SOURCE -
13. As I argue below, this point provides key evidence, also, as to the identity of the “opponents” in Galatia. Sanders has put this in a somewhat more positive light: “It was probably Peter's responsibility to the circumcised, which might be hindered if he himself were not Torah-observant, not disagreement with Paul's mission as such, which led him to withdraw from the Gentiles in Antioch” (Sanders 1983, 19, and see there 177).
14. Compare the reading of Gager (1983, 33–35).
15. In spite of our generally different interpretations of Galatians as a whole, I quite agree with Cosgrove (1988, 133–39) on the interpretation of this passage.
16. The difference between Hays's view and mine is that he understands Paul's interlocutors here to be Jews who have adopted the doctrine of justification by faith but not abandoned the Law, whereas I see Paul as arguing against Jews who, having adopted the doctrine, initially drew the conclusion that the Law was no longer obligatory or important but then went back to Law observance for communal reasons to which Paul objects. I think that this interpretation renders his argument here and later more coherent and strong. I certainly agree with Hays when he says, “In both of these letters [Galatians and Romans], Paul treats the doctrine of justification by faith as an agreed-upon premise from which he can construct his position about the relations between Jews and Gentiles and the role of the Law in the life of the Christian community.”

STATED GOAL 1 - From the notes on Galatians, return the passage that begins at the words "14. Compare the" and stops after "of this passage.".
STATED GOAL 2 - In the notes on Galatians, how does Hays understand Paul's interlocutors?

DATASET EXTRACT -

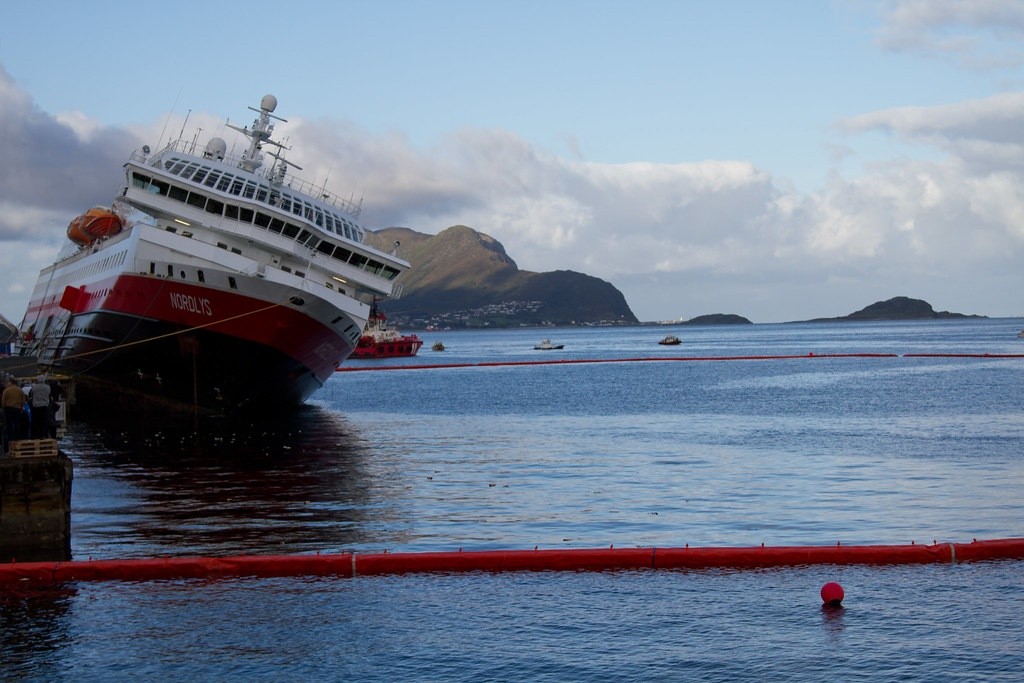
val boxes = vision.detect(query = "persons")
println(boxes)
[26,375,52,440]
[2,376,26,441]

COMPLETE RESPONSE 1 -
14. Compare the reading of Gager (1983, 33–35).
15. In spite of our generally different interpretations of Galatians as a whole, I quite agree with Cosgrove (1988, 133–39) on the interpretation of this passage.

COMPLETE RESPONSE 2 - Hays understands them as Jews who have adopted the doctrine of justification by faith but have not abandoned the Law.